3- « Laideur du monde » et beauté du paysage, le voyage de Grange

Comme Albert qui était déjà en route vers Argol lorsque débute le roman, Grange est dans un train conduisant à la maison forte où il va accomplir sa mission militaire. Autrement dit, le mouvement du parcours s’est ébauché avant que la première phrase n’annonce le début d’un nouveau trajet. D’autre part, la place qu’occupe la locution conjonctive « depuis que » à la tête de l’énoncé initial, qui a une valeur temporelle, met en évidence ce voyage :

‘« Depuis que son train avait passé les faubourgs et les fumées de Charleville, il semblait à l’aspirant Grange que la laideur du monde se dissipait »272.’

C’est par là que le voyageur du roman diffère d’Aldo, dont le parcours commence quelques pages après l’ouverture du roman. Mais il a en commun avec son activité : il est en route vers son poste militaire placé sur la frontière. Comme tous les autres héros gracquiens, Grange paraît rejeter la vie collective au seul profit du paysage inconnu. L’incipit dit d’emblée la plénitude du voyageur, quand son train vient de quitter Charleville, qualifié de « laideur du monde », pour qu’il le fasse entrer rapidement en rapport direct avec le nouveau paysage, qu’il est en train de traverser. Nous avons remarqué que la traversée de la ville ou du monde citadin n’occupe que quelques lignes dans les premières pages du récit. Tous les chapitres sont consacrés à la description du charme paysager. Contrairement à Aldo, Grange n’est pas le narrateur d’Un balcon en forêt, son histoire est rapportée par un narrateur extérieur. Pour ce fait, des formules impersonnelles, comme dans ce cas « il semblait », pourraient exprimer son impression. Le passage rapide de la laideur de Charleville laisse place au surgissement précoce de la vallée de la Meuse :

‘« Le train vide ; on eût dit qu’il desservait ces solitudes pour le seul plaisir de courir dans le soir frais, entre les versants de forêt jaunes qui mordaient de plus en plus haut sur le bleu très pur de l’après-midi d’octobre »273.’
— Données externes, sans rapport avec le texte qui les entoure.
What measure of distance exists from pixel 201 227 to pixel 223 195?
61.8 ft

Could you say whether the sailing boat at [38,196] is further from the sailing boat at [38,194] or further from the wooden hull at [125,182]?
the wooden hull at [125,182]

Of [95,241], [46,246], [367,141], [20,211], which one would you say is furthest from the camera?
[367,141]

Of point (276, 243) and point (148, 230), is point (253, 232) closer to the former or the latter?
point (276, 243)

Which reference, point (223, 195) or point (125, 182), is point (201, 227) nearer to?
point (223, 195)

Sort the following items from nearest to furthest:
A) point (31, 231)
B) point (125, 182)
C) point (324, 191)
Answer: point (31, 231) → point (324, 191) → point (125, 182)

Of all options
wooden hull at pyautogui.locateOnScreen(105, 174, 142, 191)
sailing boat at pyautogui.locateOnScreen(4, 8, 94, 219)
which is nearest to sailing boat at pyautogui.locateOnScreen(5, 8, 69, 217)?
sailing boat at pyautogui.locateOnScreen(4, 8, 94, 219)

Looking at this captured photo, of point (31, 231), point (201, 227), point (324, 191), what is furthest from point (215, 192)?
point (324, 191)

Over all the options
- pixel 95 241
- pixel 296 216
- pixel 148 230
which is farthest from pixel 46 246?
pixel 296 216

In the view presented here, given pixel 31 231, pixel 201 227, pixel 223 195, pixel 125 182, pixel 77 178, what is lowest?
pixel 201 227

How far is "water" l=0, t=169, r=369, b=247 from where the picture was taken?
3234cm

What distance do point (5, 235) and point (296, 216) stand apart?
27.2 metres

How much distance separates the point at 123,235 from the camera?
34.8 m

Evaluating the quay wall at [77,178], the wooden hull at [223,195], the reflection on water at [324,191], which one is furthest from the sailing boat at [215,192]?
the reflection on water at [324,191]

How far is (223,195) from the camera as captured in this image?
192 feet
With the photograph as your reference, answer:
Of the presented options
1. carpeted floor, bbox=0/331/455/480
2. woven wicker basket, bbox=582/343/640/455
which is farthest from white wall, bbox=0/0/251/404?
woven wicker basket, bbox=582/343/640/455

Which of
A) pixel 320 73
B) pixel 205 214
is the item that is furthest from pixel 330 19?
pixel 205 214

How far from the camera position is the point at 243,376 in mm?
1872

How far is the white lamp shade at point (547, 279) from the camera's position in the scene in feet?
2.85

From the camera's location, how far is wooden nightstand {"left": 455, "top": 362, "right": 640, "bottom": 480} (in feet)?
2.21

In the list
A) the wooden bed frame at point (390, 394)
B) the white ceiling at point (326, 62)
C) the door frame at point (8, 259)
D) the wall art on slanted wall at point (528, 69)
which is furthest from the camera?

Ainsi une nouvelle fois le personnage gracquien se définit-il par son rapport au monde extérieur et non pas aux autres personnages. Devant l’attraction perpétuelle du paysage, les organes des sens se mettent tout de suite en éveil ; la vue (« jaunes ») et le toucher (« frais », « mordait ») travaillent conjointement afin de participer à l’expérience du nouvel espace. Le regard occupe comme d’habitude la première place, il souligne tout de suite une présence primordiale. C’est cette perception qui accorde à l’observateur l’impression de posséder l’objet de désir :

‘« […] l’expérience familière de ce que nous voyons semble le plus souvent donner lieu à Un avoir : en voyant quelque chose, nous avons en général l’impression de gagner quelque chose »274. ’

L’écrivain de Ce que nous voyons, ce qui nous regarde affirme que la perception de la vue devient également l’objet de l’attraction. L’œil demeure toujours le premier organe apte à recevoir sans égal l’effet venant du monde extérieur. Ainsi le passage du train dans une gorge entre deux hautes falaises oblige-t-il Grange à « [renverser] la tête contre le capiton de serge pour suivre du regard très haut au-dessus de lui la crête des falaises chevelues qui se profilaient en gloire contre le soleil bas ». L’aspirant cède immédiatement à la tentation du paysage de la Meuse envisagé comme un lieu magique. Le fait d’allumer une cigarette et de renverser la tête en arrière pour diriger le regard vers le haut dit l’assujettissement à l’espace extérieur. Il n’est plus dans le monde réel, mais dans celui des songes, que fait surgir la comparaison du ruban de prairie bordant la Meuse avec une pelouse anglaise. L’allusion au « Domaine d’Arnheim » de Poe est évidemment un motif suffisant en lui-même pour évoquer le sentiment de l’enchantement provenant d’une promenade, mais la plongée dans le monde des songes n’a pas duré longtemps. Des signes ambivalents proposés au regard attentif de Grange perturbent tout de suite la joie accompagnant la montée aux Falizes.

Nous nous arrêtons sur le dernier geste de Grange : « renverser la tête en arrière » et lever les yeux vers le haut pour souligner le rapprochement avec Le Rivage des Syrtes. La répétition des mêmes gestes dans les deux romans met en question le regard du héros gracquien. Nous nous demandons si l’objet de désir se rapporte au monde céleste. La réponse se trouve entre les lignes des pages qui viennent.

Notes
272.

Un balcon en forêt, p. 3.

273.

Un balcon en forêt, p. 3.

274.

DIDI-HUBERMAN, Georges. op. cit., p. 14.